Darf ich fragen, warum du öfter zur MRT musst? MRT steht vielleicht auch noch bevor und das war eine Horrorerfahrung das letzte Mal, sogar in der offenen Röhre musste ich abbrechen. Schlimm war, dass man bei einer Schädel-MRT noch so eine Art Maske aufgesetzt bekommt, das hat mir den Rest gegeben. Ich habe mich wie in einem Grab gefühlt.

19.01.2021 13:47 • x 1 #18


Ja, wenn die Spritzen verwenden statt Tabletten, ist das auch in Ordnung. Die Spritze wirkt auch schneller und wirst dich durch das Mittel schön beruhigt fühlen. Außerdem gibt man da auch keine Elefantendosis. Die Helferinnen und auch die Ärzte wissen genau, was sie da tun. In einer radiologischen Praxis ist sowas Routine. Wieso bei mir immer wieder MRTs gemacht werden? Weil ich MS (Multiple Sklerose) habe und bei dieser Erkrankung können immer wieder Entzündungen im Gehirn auftreten. Mindestens einmal im Jahr wird da bei mir eine Kontrolluntersuchung gemacht. Und ja, bei mir wird auch diese Maske aufgesetzt und kenne das also auch. Früher hat man die Untersuchung ohne dieses Ding da gemacht. Also bei mir ist die Angst all in den Jahren nach und nach verschwunden und mittlerweile lasse ich die Untersuchungen komplett ohne Beruhigungsmittel machen. Man ist auch nicht wirklich komplett in der Röhre, sondern nur bis zu den Schultern und man hat ja auch diesen Alarmknopf in der Hand. Den habe ich in den 14-15 Jahren nur einmal benutzt und das ist wirklich eine ganze Weile her.
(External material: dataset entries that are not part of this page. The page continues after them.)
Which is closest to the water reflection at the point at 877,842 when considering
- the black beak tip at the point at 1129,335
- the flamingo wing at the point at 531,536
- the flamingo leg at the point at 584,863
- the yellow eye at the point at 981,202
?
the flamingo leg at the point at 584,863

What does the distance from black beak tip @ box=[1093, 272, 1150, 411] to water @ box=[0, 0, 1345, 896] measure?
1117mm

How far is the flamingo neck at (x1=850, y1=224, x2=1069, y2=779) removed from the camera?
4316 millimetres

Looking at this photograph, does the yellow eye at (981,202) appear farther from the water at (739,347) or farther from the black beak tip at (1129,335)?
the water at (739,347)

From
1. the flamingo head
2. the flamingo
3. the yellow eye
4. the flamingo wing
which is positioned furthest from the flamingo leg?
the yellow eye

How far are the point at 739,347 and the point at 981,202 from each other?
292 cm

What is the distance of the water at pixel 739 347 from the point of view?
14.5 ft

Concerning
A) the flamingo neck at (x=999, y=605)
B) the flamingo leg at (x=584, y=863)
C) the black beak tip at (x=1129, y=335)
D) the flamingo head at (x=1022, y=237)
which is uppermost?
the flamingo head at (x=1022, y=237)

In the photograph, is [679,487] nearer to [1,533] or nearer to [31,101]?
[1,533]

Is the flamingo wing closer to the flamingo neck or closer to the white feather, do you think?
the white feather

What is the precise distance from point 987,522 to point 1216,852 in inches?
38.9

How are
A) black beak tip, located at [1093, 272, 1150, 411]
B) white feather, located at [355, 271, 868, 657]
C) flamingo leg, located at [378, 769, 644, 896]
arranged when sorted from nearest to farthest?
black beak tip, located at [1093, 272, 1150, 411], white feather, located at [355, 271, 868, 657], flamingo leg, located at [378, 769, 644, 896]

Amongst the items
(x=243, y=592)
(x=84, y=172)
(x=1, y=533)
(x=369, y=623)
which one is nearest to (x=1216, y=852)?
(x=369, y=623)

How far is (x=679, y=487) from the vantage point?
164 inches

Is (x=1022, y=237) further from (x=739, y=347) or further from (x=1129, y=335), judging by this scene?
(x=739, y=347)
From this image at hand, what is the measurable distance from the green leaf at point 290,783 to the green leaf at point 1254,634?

Wirst die Entscheidung das Mittel zu nehmen nicht bereuen und mir schon während der Untersuchung zustimmen und sagen "orion hatte nicht gelogen" Und das gleiche gilt auch für die CT. Versuch dich während der Untersuchung nicht zu bewegen (egal ob MRT oder CT), denn dann gibts nur verschwommene Bilder. Gehörschutz gibts mittlerweile auch bei den Untersuchungen übrigens. Dieses Hämmern kriegt man dadurch fast nicht mehr mit. Die Bilder entstehen übrigens während des "Hämmerns" sprich dich da bitte nicht bewegen. Hatte da mal nämlich extra nachgefragt und lag mit meiner Vermutung richtig dass die Bilder während all den Geräuschen entstehen. Dir kann und wird absolut rein gar nichts passieren und ich bin auch auf deine Meldung am 28.1. hier im Forum gespannt

19.01.2021 14:13 • x 1 #19


-IchBins-
@orion
Oh je, das tut mir sehr leid. Aber du gehst damit gut um, wenn ich das so rauslesen kann?
Ich habe das Problem, sobald ich weiß, dass ich mich jetzt nicht bewegen darf, kommt die Panik hoch. Warum das so ist, kann ich gar nicht sagen. Ich hatte in der Vergangenheit etwa 5 MRT Untersuchungen, hauptsächlich den Rücken betreffend. Anfangs konnte ich das noch, mit Schlafmaske ging es auch noch in der Geschlossenen, aber es wurde immer schlimmer, also bei mir war es quasi umgekehrt. Je öfter ich eine Untersuchung machen lassen musste, umso ängstlicher und panischer wurde ich. Bei der Venenuntersuchung (obwohl man da nur Manschetten um die Beine bekommt und frei liegt) war es auch so, aber die Helferin war mit mir im Raum und ich bat sie, mit mir zu sprechen und sie erzählte mir irgendwas von ihrem Urlaub oder so, dann ging es. Schon komisch.